*EXERCISE DESCRIPTION*
Pull out each line of the items below that contains the word "located". Case counts.

Spatial questions tied to pictures
* Start *

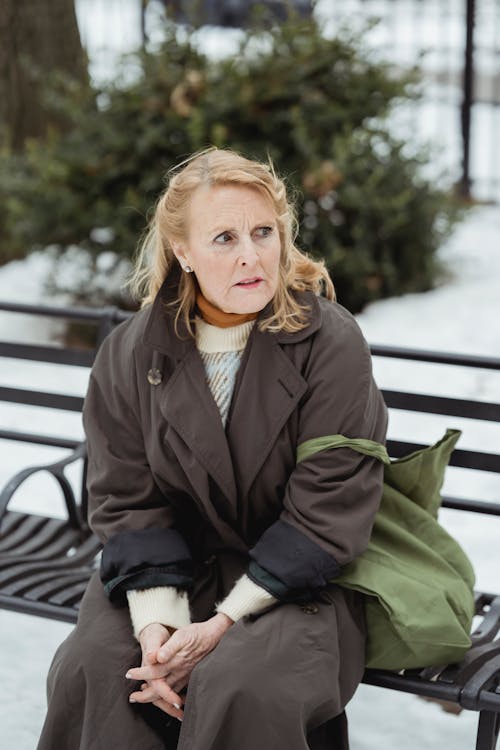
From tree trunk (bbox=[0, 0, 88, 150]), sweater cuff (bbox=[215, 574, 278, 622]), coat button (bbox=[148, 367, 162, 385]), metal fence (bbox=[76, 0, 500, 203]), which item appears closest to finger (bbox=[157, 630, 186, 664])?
sweater cuff (bbox=[215, 574, 278, 622])

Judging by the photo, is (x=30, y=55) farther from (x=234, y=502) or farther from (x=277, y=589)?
(x=277, y=589)

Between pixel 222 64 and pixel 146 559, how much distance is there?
371 cm

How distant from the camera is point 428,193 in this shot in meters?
6.34

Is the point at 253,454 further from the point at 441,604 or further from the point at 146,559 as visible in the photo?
the point at 441,604

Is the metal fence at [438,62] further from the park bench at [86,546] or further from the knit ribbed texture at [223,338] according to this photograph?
the knit ribbed texture at [223,338]

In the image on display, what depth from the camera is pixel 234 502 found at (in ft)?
9.96

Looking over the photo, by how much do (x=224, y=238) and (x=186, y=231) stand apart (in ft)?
0.35

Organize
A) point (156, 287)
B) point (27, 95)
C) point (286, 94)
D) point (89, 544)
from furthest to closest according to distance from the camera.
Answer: point (27, 95) → point (286, 94) → point (89, 544) → point (156, 287)

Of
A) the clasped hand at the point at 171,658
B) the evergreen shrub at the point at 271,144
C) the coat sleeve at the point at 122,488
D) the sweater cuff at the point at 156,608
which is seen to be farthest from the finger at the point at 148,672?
the evergreen shrub at the point at 271,144

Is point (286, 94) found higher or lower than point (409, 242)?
higher

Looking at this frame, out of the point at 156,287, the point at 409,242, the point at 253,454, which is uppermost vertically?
the point at 156,287

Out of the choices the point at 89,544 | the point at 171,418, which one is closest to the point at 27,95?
the point at 89,544

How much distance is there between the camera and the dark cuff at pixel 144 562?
3.00 m

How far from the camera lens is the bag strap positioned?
2943mm
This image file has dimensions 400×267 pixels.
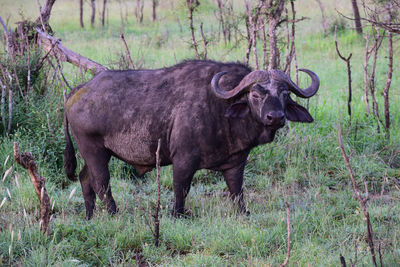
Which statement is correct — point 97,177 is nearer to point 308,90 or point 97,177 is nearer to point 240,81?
point 240,81

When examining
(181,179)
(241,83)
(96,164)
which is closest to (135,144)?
(96,164)

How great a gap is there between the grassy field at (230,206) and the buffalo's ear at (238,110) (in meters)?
0.89

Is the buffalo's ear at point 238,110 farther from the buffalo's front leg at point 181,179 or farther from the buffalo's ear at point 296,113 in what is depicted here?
the buffalo's front leg at point 181,179

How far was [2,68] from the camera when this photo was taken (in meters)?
6.84

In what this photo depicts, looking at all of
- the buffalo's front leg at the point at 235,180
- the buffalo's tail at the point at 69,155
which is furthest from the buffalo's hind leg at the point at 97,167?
the buffalo's front leg at the point at 235,180

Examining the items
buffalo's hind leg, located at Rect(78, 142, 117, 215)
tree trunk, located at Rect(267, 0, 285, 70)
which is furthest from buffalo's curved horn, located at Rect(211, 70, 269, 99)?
tree trunk, located at Rect(267, 0, 285, 70)

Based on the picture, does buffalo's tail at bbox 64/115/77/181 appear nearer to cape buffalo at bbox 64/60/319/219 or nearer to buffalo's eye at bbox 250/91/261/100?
cape buffalo at bbox 64/60/319/219

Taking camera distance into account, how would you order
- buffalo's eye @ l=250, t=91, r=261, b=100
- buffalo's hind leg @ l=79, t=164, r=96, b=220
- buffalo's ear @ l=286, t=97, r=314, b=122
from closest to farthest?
buffalo's eye @ l=250, t=91, r=261, b=100 → buffalo's ear @ l=286, t=97, r=314, b=122 → buffalo's hind leg @ l=79, t=164, r=96, b=220

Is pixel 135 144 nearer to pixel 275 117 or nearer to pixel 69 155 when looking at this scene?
pixel 69 155

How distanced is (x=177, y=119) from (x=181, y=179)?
60 cm

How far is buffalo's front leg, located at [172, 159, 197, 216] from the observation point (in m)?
5.16

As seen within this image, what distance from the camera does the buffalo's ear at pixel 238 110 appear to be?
5.11 metres

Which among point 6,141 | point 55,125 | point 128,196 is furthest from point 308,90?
point 6,141

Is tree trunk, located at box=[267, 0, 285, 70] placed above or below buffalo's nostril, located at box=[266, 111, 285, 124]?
above
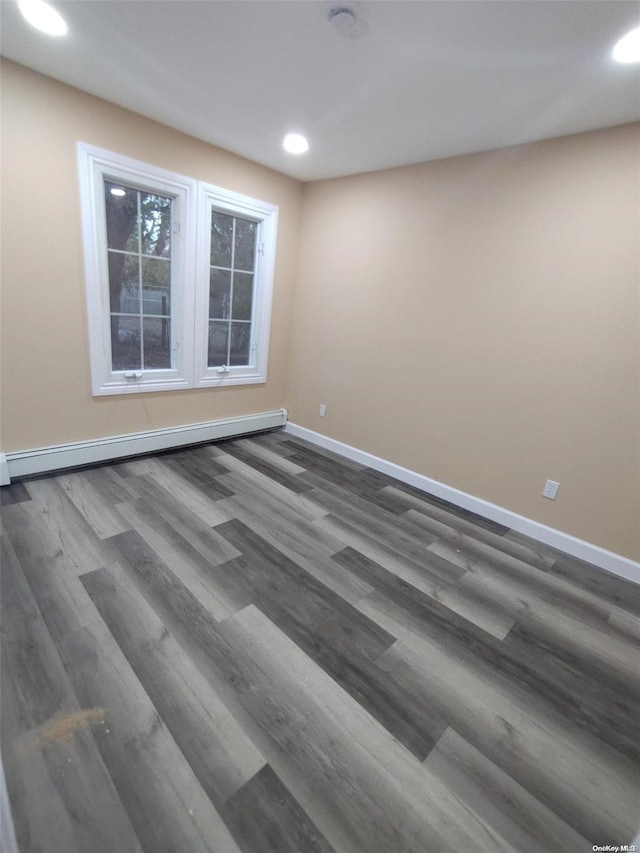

* End *

*WORKED SOLUTION*
buffalo's hind leg, located at Rect(78, 142, 117, 215)
tree trunk, located at Rect(267, 0, 285, 70)
which is furthest from buffalo's curved horn, located at Rect(211, 70, 269, 99)?
tree trunk, located at Rect(267, 0, 285, 70)
How far is buffalo's front leg, located at [172, 159, 197, 216] from the observation point (in m)?
Is tree trunk, located at box=[267, 0, 285, 70] placed above or below buffalo's nostril, located at box=[266, 111, 285, 124]?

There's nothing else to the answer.